La stessa Nato, con un ammiraglio italiano alla presidenza del Comitato militare, si è prestata a favorire un ritorno alla strategia nucleare non solo degli Usa, ma dell’intera Europa (Francia e Gran Bretagna in testa) inserendo nel Concetto Strategico del 2010 la deterrenza nucleare che soggiaceva alle pretese anti-russe dei “nuovi membri” e riapriva le porte alla ritorsione nucleare sul territorio europeo. Da tempo gli Stati Uniti sapevano che la corsa nucleare, con conseguente aumento delle spese militari, sarebbe stato il più grosso business del nuovo secolo. Dalla prima revisione degli assetti strategici americani del 2001, risultava che i profitti derivanti dalla politica militare erano stagnanti. La lotta al terrorismo ha dato un po’ di ossigeno ma non aveva bisogno di grandi investimenti.
Da trent’anni negli Stati Uniti le spese per il personale militare sono costanti. Sono aumentate le spese (e i ricarichi truffaldini) delle agenzie di contractor. Ma nulla di sostanziale a favore delle grandi industrie. Le spese per la ricerca e lo sviluppo militare sono anch’esse stabilizzate. Si è anzi delineata la crescente dipendenza militare dalla ricerca privata. E così sono diminuiti gli investimenti per i grandi progetti strategici. Le guerre su tutti i fronti hanno infatti aumentato solo le spese per i consumi correnti: uomini (comprese quelle per gli addestramenti intensivi, le indennità per i feriti, i traumatizzati e i superstiti dei caduti), mezzi da combattimento, equipaggiamento, carburanti, missili, munizioni… Il presidente Obama ha provato a correggere questa “anomalia” con la diminuzione dell’impegno bellico e i compromessi politici. Ha ridotto la presenza militare in combattimento privilegiando le azioni singole e isolate (droni, Cia, forze speciali). Così i conflitti sul terreno hanno perso capacità risolutiva, il morale delle truppe è diminuito, la popolarità del presidente è crollata e la credibilità della potenza militare americana è stata gravemente compromessa. Obama si è trovato impantanato in conflitti vecchi e ne ha aperti nuovi altrettanto inconcludenti. Trump vorrebbe recuperare credibilità personale ricorrendo alla forza militare, ma è un gioco pericoloso quanto quello tentato dal suo predecessore.
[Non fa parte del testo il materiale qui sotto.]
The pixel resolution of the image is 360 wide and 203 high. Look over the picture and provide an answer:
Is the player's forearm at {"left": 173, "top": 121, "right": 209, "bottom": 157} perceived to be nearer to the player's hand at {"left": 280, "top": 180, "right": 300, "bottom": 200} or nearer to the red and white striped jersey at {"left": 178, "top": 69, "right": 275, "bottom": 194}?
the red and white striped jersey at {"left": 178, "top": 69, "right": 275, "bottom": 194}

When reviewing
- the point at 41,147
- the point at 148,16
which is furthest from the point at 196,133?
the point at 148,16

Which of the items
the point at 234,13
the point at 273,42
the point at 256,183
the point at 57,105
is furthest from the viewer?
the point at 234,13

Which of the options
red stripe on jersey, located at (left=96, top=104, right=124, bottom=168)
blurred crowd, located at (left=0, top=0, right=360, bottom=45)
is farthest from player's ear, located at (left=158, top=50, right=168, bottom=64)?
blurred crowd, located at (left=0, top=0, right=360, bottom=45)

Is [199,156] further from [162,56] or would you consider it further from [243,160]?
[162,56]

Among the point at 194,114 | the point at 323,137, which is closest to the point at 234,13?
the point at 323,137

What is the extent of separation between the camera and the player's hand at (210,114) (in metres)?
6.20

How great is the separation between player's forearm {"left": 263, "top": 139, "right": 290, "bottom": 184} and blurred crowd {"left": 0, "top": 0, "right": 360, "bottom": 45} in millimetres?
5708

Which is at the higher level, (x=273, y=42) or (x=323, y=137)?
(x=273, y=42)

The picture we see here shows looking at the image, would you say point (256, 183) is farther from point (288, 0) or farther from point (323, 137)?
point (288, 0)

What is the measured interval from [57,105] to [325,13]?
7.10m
Nessun presidente americano ha mai pensato a sfruttare la potenza militare se non per gli interessi commerciali, politici e industriali di alcuni gruppi di potere. La stessa casta militare è completamente asservita a tali gruppi e il proposito di riaprire una nuova era di terrore nucleare li trova completamente conniventi. In America e altrove.